__Rows from a dataset__

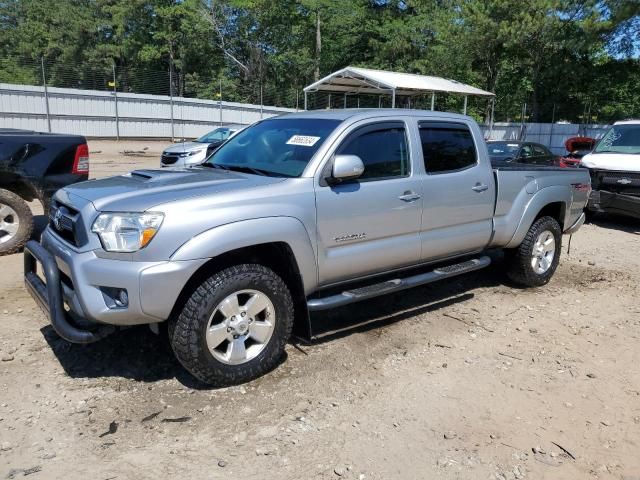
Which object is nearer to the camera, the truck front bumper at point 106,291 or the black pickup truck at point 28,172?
the truck front bumper at point 106,291

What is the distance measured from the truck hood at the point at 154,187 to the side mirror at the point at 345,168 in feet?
1.26

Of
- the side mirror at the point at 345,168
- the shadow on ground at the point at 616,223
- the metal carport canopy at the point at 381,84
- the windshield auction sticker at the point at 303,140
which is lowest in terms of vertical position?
the shadow on ground at the point at 616,223

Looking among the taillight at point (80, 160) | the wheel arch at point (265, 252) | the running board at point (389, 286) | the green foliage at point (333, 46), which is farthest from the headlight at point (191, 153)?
the green foliage at point (333, 46)

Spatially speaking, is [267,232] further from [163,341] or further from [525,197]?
[525,197]

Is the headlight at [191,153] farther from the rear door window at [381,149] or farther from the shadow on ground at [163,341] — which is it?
the rear door window at [381,149]

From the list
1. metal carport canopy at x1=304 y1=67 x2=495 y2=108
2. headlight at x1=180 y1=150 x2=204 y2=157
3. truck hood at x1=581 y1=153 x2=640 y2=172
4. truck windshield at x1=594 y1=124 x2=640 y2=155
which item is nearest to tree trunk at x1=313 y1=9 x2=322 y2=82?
metal carport canopy at x1=304 y1=67 x2=495 y2=108

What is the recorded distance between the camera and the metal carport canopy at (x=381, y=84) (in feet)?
67.2

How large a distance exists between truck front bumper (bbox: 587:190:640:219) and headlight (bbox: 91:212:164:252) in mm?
8668

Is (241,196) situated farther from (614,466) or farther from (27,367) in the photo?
(614,466)

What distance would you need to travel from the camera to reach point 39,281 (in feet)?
12.5

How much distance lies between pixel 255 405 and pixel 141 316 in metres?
0.90

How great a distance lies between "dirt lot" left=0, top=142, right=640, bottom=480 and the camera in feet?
9.73

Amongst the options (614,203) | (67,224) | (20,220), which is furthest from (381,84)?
(67,224)

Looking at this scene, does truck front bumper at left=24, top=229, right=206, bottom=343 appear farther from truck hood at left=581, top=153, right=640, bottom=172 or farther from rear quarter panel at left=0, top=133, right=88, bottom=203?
truck hood at left=581, top=153, right=640, bottom=172
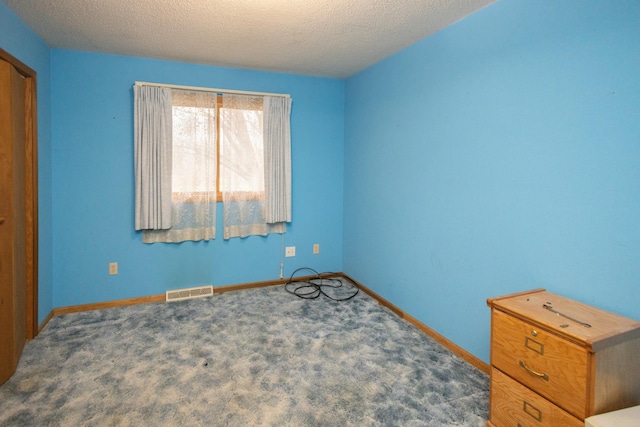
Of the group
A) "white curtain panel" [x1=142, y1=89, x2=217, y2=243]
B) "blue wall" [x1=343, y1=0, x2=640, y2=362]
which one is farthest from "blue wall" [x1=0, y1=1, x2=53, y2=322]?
"blue wall" [x1=343, y1=0, x2=640, y2=362]

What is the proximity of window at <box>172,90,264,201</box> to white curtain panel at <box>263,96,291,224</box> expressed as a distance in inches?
2.8

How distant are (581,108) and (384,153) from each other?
1751mm

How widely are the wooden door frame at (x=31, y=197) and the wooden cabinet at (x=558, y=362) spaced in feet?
10.0

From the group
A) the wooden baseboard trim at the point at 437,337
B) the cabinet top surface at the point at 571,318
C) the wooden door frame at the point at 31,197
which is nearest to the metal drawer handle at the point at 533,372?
the cabinet top surface at the point at 571,318

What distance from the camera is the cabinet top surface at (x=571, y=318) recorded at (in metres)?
1.32

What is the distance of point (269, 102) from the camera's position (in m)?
3.62

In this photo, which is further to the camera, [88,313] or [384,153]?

__PROBLEM REQUIREMENTS__
Except for the pictures, copy the material above exactly.

__RESULT BELOW__
Which object is nearer to the camera, the truck front bumper at point 106,291 or the black pickup truck at point 28,172?
the truck front bumper at point 106,291

What is the distance measured from the truck hood at the point at 154,187 to the side mirror at the point at 345,168 in feet?
1.26

Of
- the side mirror at the point at 345,168
- the shadow on ground at the point at 616,223
- the metal carport canopy at the point at 381,84
- the windshield auction sticker at the point at 303,140
which is lowest in terms of vertical position?
the shadow on ground at the point at 616,223

Looking among the taillight at point (80, 160) | the wheel arch at point (265, 252) | the running board at point (389, 286) | the green foliage at point (333, 46), which is farthest from the headlight at point (191, 153)?
the green foliage at point (333, 46)

Spatially speaking, is [267,232] further from [163,341] or further from [525,197]?
[525,197]

Is the headlight at [191,153] farther from the rear door window at [381,149] or farther from the shadow on ground at [163,341] — which is it?
the rear door window at [381,149]

From the list
1. metal carport canopy at x1=304 y1=67 x2=495 y2=108
2. headlight at x1=180 y1=150 x2=204 y2=157
3. truck hood at x1=581 y1=153 x2=640 y2=172
4. truck windshield at x1=594 y1=124 x2=640 y2=155
which item is nearest to tree trunk at x1=313 y1=9 x2=322 y2=82?
metal carport canopy at x1=304 y1=67 x2=495 y2=108

What is the recorded distance between the camera and the metal carport canopy at (x=381, y=84) (in feet)?
67.2

How large a distance exists between truck front bumper (bbox: 587:190:640:219) and headlight (bbox: 91:212:164:252) in mm?
8668

Is (241,196) situated farther from (614,466) or farther from (27,367) in the photo?
(614,466)

What distance would you need to travel from the camera to reach point 39,281 (in feet)?
12.5

How much distance lies between pixel 255 405 and pixel 141 316 in metres?
0.90

How great a distance lies between "dirt lot" left=0, top=142, right=640, bottom=480 and the camera in feet?
9.73

Amongst the options (614,203) | (67,224) | (20,220), which is furthest from (381,84)?
(67,224)

Looking at this scene, does truck front bumper at left=24, top=229, right=206, bottom=343 appear farther from truck hood at left=581, top=153, right=640, bottom=172 or farther from rear quarter panel at left=0, top=133, right=88, bottom=203?
truck hood at left=581, top=153, right=640, bottom=172
Of the group
A) "white curtain panel" [x1=142, y1=89, x2=217, y2=243]
B) "blue wall" [x1=343, y1=0, x2=640, y2=362]
which one is farthest from "blue wall" [x1=0, y1=1, x2=53, y2=322]?
"blue wall" [x1=343, y1=0, x2=640, y2=362]

What is the proximity of window at <box>172,90,264,201</box> to white curtain panel at <box>263,96,291,224</box> expressed as a distance in inches?
2.8

How distant are (581,108) and (384,153) from each other?
1751mm

How widely are the wooden door frame at (x=31, y=197) and the wooden cabinet at (x=558, y=362) spaced in feet?
10.0

From the group
A) the wooden baseboard trim at the point at 437,337
B) the cabinet top surface at the point at 571,318
C) the wooden door frame at the point at 31,197
which is nearest to the metal drawer handle at the point at 533,372?
the cabinet top surface at the point at 571,318

What distance from the camera is the cabinet top surface at (x=571, y=318) recorded at (in metres)?
1.32

What is the distance of point (269, 102) from the camera's position (in m)?
3.62

In this photo, which is further to the camera, [88,313] or [384,153]?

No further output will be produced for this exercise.